The FCA has published a speech by Megan Butler, Executive Director of Supervision – Investment, Wholesale and Specialists in which she said that the regulator has no intention of taking enforcement action against firms for not meeting all the Markets in Financial Instruments Directive (MiFID II) requirements straight away provided there is evidence they have taken sufficient steps to meet the new obligations by the start date and there are plans in place to complete the process. The regulator acknowledges that research continues to pose a challenge and there is also a question mark over firms registered as broker dealers in the US and elsewhere who can’t accept payment for research without applying to become an investment advisor. With regard to this latter point it is in close contact with EU and US colleagues to find a solution.

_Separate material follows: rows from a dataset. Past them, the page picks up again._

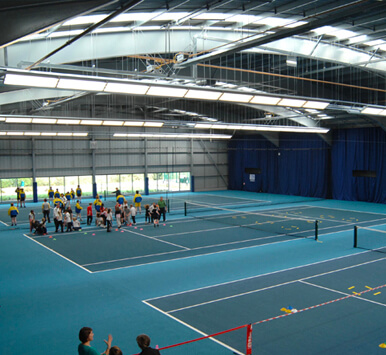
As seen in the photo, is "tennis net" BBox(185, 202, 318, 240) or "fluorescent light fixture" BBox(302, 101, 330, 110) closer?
"fluorescent light fixture" BBox(302, 101, 330, 110)

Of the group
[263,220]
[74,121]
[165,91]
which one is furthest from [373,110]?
[74,121]

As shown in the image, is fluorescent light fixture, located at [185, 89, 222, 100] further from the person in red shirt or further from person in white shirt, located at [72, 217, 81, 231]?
the person in red shirt

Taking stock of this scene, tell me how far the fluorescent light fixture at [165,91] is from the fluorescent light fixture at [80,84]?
4.72ft

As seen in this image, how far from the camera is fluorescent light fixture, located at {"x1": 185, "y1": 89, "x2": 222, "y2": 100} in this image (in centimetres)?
1193

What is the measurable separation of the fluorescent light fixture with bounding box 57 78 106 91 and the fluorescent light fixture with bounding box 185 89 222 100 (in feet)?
8.82

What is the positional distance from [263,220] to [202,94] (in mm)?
16184

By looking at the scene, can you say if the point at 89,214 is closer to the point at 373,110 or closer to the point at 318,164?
the point at 373,110

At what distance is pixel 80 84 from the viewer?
9.98 metres

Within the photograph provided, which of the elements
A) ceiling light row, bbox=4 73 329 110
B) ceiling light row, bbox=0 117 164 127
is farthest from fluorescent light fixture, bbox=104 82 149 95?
ceiling light row, bbox=0 117 164 127

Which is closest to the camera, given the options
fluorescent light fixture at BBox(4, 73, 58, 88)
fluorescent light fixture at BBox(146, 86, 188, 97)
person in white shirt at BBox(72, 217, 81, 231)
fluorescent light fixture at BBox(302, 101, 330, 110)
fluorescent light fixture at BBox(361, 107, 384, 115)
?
fluorescent light fixture at BBox(4, 73, 58, 88)

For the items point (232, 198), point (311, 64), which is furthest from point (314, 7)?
point (232, 198)

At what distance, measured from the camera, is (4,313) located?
10719 mm

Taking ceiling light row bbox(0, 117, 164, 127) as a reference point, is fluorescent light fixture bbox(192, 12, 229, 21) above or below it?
above

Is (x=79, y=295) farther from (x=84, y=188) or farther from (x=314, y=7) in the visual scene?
(x=84, y=188)
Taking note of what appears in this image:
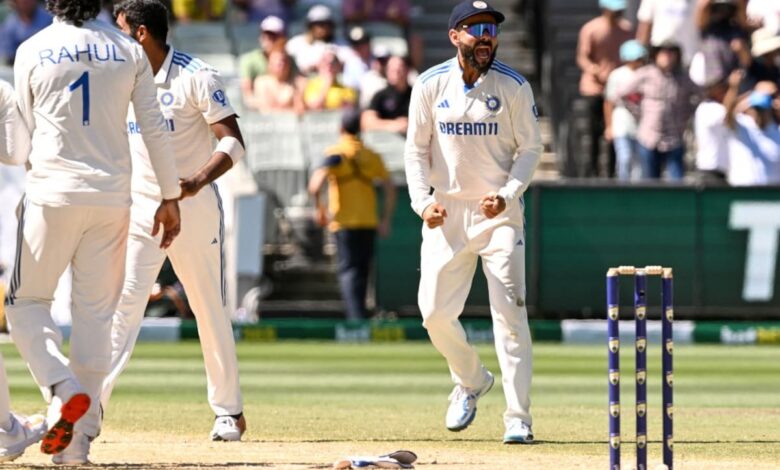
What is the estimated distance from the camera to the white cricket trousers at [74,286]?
7.11m

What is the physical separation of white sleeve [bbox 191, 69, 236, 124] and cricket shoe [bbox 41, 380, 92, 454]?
1.89m

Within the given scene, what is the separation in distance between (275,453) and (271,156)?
11057 mm

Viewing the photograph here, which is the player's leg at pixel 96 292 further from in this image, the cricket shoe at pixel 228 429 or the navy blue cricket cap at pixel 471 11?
the navy blue cricket cap at pixel 471 11

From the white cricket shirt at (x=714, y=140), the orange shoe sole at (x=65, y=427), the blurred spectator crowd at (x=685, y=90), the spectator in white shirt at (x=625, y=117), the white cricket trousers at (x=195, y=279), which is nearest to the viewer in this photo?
the orange shoe sole at (x=65, y=427)

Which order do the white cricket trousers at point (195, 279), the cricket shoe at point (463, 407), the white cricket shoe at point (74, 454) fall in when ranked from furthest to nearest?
1. the cricket shoe at point (463, 407)
2. the white cricket trousers at point (195, 279)
3. the white cricket shoe at point (74, 454)

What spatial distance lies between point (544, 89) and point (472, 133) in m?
12.5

Meanwhile Steven Maijoor, the ESMA chair, told the Reuters Financial Regulation Summit that while there might be some glitches following the 3 January 2018 implementation date, ESMA was not planning for chaos. He stated that it would be for national regulators to deal with violations in implementation.
Mr Maijoor said that ESMA has been assessing the impact of a possible ‘hard’ Brexit on the EU’s securities market stability more generally and particularly at the issue of UK credit rating agencies and trade repositories who want to have the ability to continue with their services in the EU post-Brexit (EU27). He said that those that already have a legal base in EU27 would not necessarily have to apply for a new licence but would have to spell out which systems and people they would move from the UK.